Luis Rubio
Is Mexico a democracy or an autocracy? The response would seem obvious, but it is not. Without doubt, Mexico has changed radically in its forms, but I ask myself whether in reality it has changed in essence. The evidence of the past couple of weeks is not endearing…
The crucial question is why have the fruits expected from the reforms undertaken not blossomed forth along the last half century? The express objective of the reforms initiated since the eighties was to raise the economy’s growth rate, which were followed by an entire series of social and political reforms, some planned and others not. The Mexico of today is unrecognizable, at least in its formal institutional structure; the Constitution of today reflects a diverse country, open and complex, something radically distinct from that which existed in 1917.
The reforms have proliferated, but the growth has not been achieved and that, with the evidence of mounting corruption, is what has induced the population to protest. The anger is real and could easily become the tipping point producing unraveling the stability that, until now, has been maintained despite so many ups and downs. Of course there are parts of the country that grow at Asiatic rates, but others contract constantly and systematically; despite that, the evidence suggests that the population understand the dilemmas, now magnified by the coming of Trump. What it does not tolerate is the inequities.
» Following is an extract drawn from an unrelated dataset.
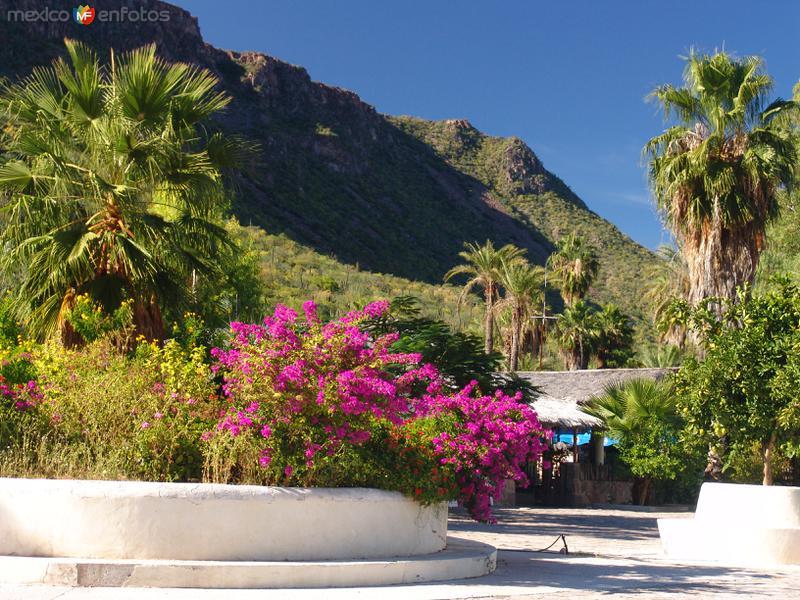 Fotos de San Javier, Baja California Sur, México: Calles de San Javier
The evidence of inequity is ubiquitous. Privileges persist and the protection mechanisms that the political parties, legislators and politicians enjoy are unintelligible for a population that has withstood everything. Even worse, the governors abstract themselves from the general situation to demand ever higher budgets; the federal government promises to return to macro stability but expenditures keep growing; legislators demand salary increases and gasoline vouchers. The former Federal District persists in its constitutional exercise adding ever more rights, benefits and governmental powers, without any obligations, except for the average citizen that is who, at the end of the day, pays the bills.
I have no doubt that the core problem is but one and a very simple one: the absence of citizen confidence. Confidence is always the key, but it was simpler to achieve this in the PRIist regime because the existence of vertical controls permitted the alignment of governmental actions in a world era characterized by the total control of information. This combination favored economic functionality.
The world changed, the controls broke down, information became ubiquitous and now no one can impose confidence. In this manner, the citizenry’s confidence disappeared and now the government seems bent in undermining it ever more. Dozens, if not hundreds, of reforms have been approved, but none is oriented toward protecting the citizen, conferring certainty on him or guaranteeing him his rights in the face of trouncing by the politicians and the risk inherent in a change of guard in the presidency. The electoral reforms are particularly revealing: they only see to the problems of the politicians; none focuses on winning over the credibility of the citizenry.
In the literature on political transitions* two key moments are established: one from authoritarianism and the other toward democracy. Mexico concluded the first stage and for this electoral reforms were fundamental, but it lost itself in the subsequent process. Currently there are professionally managed elections that are an example to the world, alternation of parties in government is frequent and freedoms are infinitely greater. However, we continue to endure autocratic forms in issues of transparency, accountability and corruption: much is reformed but always to take care of symptoms, leaving whoever is in command (because to govern remains only an aspiration) to decide what is to be known and whom to prosecute. The grandiloquently named “National Anticorruption System” will be yet another large bureaucracy: would it not be better to eliminate the causes and sources of corruption?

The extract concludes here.